Et pour qu’au moment d’essayer de nouer le contact avec une autre femme, de se projeter dans une rencontre amoureuse avec elle, l’angoisse soit si forte, si puissante, qu’elle provoque des cauchemars quasiment toutes les nuits, pendant des semaines entières ? Des semaines entières ? Vraiment ? Peut-on seulement l’imaginer ?

Sûrement. Surtout si l’on sait qu’adolescent, alors qu’il était d’une timidité plus que maladive et qu’il n’avait pas la moindre confiance en lui, il avait quand même osé avouer ses sentiments à une fille, dont il était tombé très, très, très amoureux… Mais cette tentative désespérée s’était soldée par un échec cuisant. Il ne s’en releva pas.

Ce fut le début de son renoncement, de son retournement, de son détournement.

1er traumatisme : 1980, six ans.
2ème traumatisme : 1988, quatorze ans.
3ème traumatisme : plus jamais, définitivement.

Échapper à tout prix au « jamais deux sans trois ».

Tout, sauf revivre ça.
Tout, sauf revivre ça.
Tout, sauf revivre ça.

Et pourtant…

C’est bien à cette angoisse – si profonde et si dévastatrice – qu’il est encore en train de se confronter. Celle-là même qui l’a privé de toute relation amoureuse pendant plus d’une trentaine d’années. Car, contrairement à ce qu’il avait toujours pensé, le plus dur pour lui n’est pas de désirer une femme, mais d’en tomber amoureux

Rien à voir avec le sexe, tout à voir avec le cœur.
Partant de là : ce handicap, comment le surmonter ?
Comment sauver l’enfant anéanti, l’adolescent meurtri ?

La fin de l’histoire ne dit pas s’il vécut heureux et eut beaucoup d’enfants…

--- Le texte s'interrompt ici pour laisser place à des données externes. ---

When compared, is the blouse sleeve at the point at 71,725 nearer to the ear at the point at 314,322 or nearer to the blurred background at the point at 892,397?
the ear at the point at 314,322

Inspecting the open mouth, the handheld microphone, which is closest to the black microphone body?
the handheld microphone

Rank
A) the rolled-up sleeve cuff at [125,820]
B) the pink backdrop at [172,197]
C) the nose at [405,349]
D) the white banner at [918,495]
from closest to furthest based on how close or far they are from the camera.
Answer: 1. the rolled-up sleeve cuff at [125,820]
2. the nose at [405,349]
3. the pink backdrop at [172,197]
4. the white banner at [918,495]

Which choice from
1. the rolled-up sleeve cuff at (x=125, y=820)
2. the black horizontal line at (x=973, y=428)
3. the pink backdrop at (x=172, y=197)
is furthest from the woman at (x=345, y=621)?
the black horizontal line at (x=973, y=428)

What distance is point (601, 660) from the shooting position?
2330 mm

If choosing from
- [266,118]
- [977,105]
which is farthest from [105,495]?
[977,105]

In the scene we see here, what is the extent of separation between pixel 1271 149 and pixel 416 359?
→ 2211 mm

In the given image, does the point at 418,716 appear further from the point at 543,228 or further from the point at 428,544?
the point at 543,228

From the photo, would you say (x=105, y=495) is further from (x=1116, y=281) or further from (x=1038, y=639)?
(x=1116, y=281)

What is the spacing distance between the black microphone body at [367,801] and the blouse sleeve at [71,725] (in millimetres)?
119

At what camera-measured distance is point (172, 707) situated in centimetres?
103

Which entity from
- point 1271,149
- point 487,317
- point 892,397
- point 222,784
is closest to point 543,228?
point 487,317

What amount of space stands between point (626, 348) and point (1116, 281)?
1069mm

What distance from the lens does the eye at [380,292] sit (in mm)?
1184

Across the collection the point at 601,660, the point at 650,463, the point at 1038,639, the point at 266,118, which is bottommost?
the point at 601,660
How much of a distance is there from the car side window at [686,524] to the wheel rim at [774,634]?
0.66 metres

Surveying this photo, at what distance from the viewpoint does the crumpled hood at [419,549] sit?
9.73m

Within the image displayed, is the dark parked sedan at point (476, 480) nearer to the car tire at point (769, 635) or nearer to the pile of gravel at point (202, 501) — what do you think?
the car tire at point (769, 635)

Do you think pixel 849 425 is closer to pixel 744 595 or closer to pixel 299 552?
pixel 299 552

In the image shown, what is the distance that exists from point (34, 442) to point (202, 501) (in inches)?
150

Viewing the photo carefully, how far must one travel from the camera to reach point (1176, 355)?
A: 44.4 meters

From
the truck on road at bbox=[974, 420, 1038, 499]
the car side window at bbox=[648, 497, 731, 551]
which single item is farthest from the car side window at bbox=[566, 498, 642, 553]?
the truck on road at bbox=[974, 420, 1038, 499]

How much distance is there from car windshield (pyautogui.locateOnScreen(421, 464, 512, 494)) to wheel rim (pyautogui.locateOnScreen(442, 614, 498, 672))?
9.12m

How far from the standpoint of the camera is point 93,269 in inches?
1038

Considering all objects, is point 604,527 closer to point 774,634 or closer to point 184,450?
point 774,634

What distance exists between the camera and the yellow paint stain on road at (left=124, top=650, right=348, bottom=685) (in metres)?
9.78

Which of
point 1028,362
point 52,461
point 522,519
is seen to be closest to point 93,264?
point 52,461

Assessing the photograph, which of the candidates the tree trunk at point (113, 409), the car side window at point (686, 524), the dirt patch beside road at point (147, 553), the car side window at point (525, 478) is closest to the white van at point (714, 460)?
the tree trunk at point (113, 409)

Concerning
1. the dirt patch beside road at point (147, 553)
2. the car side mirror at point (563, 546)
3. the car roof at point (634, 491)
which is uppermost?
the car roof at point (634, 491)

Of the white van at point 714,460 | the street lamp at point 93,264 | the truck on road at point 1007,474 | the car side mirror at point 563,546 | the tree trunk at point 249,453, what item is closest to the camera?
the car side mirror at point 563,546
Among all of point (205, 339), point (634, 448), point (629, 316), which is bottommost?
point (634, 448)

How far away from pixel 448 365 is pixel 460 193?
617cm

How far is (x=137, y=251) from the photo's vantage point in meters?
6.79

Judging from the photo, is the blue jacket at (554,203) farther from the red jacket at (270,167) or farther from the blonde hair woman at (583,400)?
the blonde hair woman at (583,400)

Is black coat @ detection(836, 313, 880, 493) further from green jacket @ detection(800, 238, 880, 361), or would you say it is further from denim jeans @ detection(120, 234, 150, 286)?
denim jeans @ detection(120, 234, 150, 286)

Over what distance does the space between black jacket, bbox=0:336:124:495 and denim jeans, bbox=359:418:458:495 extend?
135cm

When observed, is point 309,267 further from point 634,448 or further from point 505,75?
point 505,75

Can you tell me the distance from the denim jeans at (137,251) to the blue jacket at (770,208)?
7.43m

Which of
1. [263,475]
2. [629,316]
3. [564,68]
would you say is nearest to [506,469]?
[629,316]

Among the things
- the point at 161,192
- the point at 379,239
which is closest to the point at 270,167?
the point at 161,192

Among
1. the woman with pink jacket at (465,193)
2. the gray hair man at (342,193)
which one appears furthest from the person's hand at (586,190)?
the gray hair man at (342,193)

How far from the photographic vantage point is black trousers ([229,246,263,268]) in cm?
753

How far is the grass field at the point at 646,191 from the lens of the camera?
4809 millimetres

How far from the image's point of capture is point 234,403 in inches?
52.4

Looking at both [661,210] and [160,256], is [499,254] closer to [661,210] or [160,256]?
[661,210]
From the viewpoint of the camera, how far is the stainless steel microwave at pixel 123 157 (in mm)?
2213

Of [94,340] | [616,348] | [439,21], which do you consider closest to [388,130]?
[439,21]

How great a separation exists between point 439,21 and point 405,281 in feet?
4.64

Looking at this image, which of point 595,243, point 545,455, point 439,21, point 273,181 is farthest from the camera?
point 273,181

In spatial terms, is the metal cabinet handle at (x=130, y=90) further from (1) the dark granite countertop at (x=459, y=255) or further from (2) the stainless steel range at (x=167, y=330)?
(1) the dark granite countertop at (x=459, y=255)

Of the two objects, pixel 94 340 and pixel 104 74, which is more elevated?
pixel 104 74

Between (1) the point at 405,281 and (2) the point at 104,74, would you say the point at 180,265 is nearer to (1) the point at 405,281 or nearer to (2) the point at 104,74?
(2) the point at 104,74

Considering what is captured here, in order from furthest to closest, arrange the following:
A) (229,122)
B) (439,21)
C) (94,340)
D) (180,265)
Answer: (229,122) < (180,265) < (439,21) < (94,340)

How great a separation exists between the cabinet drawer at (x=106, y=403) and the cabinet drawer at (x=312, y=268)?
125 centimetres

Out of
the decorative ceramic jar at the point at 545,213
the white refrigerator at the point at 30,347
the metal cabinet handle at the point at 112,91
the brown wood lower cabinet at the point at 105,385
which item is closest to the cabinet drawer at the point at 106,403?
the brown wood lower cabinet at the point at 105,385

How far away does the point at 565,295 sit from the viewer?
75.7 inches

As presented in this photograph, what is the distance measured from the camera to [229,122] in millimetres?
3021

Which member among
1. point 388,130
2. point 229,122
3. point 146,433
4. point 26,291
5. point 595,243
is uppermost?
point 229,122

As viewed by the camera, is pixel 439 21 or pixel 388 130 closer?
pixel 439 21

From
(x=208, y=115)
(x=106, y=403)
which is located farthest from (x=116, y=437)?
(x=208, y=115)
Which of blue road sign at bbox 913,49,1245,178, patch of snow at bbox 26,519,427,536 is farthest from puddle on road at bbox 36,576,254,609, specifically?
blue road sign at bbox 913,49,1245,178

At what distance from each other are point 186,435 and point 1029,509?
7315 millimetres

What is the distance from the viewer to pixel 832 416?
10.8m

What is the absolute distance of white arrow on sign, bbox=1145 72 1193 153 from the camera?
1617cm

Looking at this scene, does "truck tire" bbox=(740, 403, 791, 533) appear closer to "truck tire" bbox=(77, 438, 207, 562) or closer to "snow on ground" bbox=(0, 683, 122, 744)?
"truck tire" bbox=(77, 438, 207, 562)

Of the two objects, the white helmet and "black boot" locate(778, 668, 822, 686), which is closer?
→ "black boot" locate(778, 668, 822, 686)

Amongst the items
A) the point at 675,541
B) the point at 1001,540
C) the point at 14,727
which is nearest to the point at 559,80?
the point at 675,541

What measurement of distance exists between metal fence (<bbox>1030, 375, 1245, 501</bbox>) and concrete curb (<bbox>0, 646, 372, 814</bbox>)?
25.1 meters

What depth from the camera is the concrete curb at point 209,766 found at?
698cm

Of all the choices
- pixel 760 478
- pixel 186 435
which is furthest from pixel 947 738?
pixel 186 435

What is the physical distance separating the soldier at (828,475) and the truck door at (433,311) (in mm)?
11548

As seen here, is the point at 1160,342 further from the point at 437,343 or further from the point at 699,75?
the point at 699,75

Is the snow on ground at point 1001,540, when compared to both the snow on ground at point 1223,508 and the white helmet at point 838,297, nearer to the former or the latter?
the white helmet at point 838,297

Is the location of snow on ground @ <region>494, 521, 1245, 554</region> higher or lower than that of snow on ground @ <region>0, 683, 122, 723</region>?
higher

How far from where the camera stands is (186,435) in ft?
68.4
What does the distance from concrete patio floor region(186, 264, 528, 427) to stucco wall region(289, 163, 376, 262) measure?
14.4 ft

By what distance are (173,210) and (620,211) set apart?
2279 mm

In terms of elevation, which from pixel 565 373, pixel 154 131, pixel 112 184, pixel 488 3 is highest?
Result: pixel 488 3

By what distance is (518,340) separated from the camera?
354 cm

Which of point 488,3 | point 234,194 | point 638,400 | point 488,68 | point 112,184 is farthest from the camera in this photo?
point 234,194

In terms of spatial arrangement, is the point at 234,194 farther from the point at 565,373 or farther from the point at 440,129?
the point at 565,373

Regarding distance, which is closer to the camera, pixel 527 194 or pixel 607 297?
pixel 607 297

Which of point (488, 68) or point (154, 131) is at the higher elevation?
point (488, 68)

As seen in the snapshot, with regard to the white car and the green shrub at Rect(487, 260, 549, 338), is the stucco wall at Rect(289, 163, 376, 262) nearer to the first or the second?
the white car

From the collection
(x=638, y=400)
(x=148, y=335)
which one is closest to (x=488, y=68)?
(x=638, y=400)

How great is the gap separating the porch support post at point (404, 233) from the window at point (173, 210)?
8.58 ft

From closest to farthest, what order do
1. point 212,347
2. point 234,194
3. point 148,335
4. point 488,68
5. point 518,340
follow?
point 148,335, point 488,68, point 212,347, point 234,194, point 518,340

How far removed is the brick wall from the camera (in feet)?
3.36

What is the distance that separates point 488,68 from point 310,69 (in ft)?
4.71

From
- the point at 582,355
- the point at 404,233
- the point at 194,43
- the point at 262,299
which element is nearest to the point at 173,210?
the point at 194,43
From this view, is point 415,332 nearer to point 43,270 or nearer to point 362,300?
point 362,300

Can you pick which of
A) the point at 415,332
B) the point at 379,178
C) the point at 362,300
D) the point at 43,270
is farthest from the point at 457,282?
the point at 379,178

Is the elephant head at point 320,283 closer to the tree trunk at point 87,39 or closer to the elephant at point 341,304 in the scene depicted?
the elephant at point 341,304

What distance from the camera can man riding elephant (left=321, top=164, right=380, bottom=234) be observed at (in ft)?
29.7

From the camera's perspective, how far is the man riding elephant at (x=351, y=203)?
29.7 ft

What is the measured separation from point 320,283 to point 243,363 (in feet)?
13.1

« This is the end (C’est la fin)
Hold your breath and count to ten (Retiens ton souffle et compte jusqu’à dix)
Feel the earth move and then (Sens la terre bouger, puis)
Hear my heart burst again (Écoute mon cœur éclater à nouveau)

For this is the end (Car c’est la fin)
I’ve drowned and dreamt this moment (Je me suis noyé et j’ai rêvé ce moment)
So overdue I owe them (Submergé par la dette, je leur dois tout)
Swept away, I’m stolen (Balayé au loin, on m’enlève)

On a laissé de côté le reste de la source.